Has anyone tried using the Jeep Grand Cherokee box? I guess those bolt right up, are quick ratio (3 turns) same turning radius with increased effort and they may kits for the power steering lines to fit?! I think you have to use years 93-97.


----------



## Bensjammin66 (May 12, 2009)

Reviving this old thread because I am looking to do the same conversion. Can anyone shine some light on doing this swap? Ive got a ton of part numbers and ideas, but id like to speak to someone who has done the Grand Cherokee box themselves. Get a re-man? If so what part number? I have a Jeep specialty wrecking yard by me who has a GC box for $75 out of a Grand Cherokee that had 80k miles on it.


----------



## Pinion head (Jan 3, 2015)

$75 is a fair price for a decent used one. In the Pick-N-Pulls, I watch the jeep GC's that have the mileage paint penned on them next to stock number and date. have pulled half a dozen GC boxes over the years during 1/2 price sales, really dont like todays pricing. Reason for watching for mileage is the Jeep GCs have digital speedo's and I'm not the most comfortable buying boxes off 300k mile Jeeps. Usually it's the bells and whistles that go bad on the Jeep GCs, the 4.0 6's will go forever, two of the last Jeep GCs pulled boxes off had been beat up bad with hail. 

Have installed 6 or 7 used Jeep GC boxes on late 60's A bodys and '80's G body's over the last decade. Years earlier sold and installed a bunch of '78-80 WS6 boxes. Have shipped out a bunch of both, as well.

● Records supplied:
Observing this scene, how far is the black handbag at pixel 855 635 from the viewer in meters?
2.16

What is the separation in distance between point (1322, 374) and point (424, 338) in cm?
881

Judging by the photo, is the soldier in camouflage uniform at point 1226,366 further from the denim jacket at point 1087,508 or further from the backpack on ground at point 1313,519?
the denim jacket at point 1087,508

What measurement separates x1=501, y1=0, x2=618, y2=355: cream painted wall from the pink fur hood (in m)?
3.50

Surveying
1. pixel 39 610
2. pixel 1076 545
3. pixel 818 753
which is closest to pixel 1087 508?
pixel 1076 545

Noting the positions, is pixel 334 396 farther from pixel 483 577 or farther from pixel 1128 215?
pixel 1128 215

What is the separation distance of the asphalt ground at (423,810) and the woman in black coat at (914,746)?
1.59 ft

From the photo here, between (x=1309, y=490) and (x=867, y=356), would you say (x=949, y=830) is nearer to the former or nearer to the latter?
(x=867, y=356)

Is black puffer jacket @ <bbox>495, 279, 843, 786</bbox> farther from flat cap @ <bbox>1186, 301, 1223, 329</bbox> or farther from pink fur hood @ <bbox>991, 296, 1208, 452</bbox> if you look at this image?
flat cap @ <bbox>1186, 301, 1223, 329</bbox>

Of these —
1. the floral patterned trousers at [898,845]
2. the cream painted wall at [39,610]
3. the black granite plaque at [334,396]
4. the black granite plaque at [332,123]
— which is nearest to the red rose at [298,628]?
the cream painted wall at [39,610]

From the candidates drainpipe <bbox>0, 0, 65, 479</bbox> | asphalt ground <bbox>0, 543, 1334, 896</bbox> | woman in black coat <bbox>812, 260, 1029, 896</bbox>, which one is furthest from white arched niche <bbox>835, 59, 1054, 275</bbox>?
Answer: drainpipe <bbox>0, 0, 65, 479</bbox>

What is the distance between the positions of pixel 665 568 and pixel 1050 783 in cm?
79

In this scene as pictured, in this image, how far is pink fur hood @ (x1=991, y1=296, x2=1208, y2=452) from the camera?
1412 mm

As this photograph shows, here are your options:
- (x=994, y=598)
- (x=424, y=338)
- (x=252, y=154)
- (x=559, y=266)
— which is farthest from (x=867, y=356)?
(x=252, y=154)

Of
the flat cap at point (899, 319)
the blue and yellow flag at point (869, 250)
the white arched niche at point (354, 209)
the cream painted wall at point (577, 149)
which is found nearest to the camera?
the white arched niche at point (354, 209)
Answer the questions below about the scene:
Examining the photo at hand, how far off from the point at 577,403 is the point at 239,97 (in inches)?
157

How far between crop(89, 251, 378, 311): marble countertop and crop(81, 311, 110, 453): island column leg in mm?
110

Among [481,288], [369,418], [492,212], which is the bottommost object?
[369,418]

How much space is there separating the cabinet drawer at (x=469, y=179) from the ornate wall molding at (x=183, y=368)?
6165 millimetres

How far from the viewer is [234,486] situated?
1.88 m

● Work to do:
(1) Using the steering box thread, answer the following:
(a) Which years does the first post say you have to use?
(b) What price does the Jeep specialty wrecking yard ask for its Grand Cherokee box?
(c) How many used Jeep GC boxes does Pinion head say he has installed over the last decade?
(2) Duplicate a passage from the steering box thread, beginning at the words "Reviving this old" and stopping after "miles on it.".

● Solutions below:
(1)
(a) 93-97
(b) $75
(c) 6 or 7

(2)
Reviving this old thread because I am looking to do the same conversion. Can anyone shine some light on doing this swap? Ive got a ton of part numbers and ideas, but id like to speak to someone who has done the Grand Cherokee box themselves. Get a re-man? If so what part number? I have a Jeep specialty wrecking yard by me who has a GC box for $75 out of a Grand Cherokee that had 80k miles on it.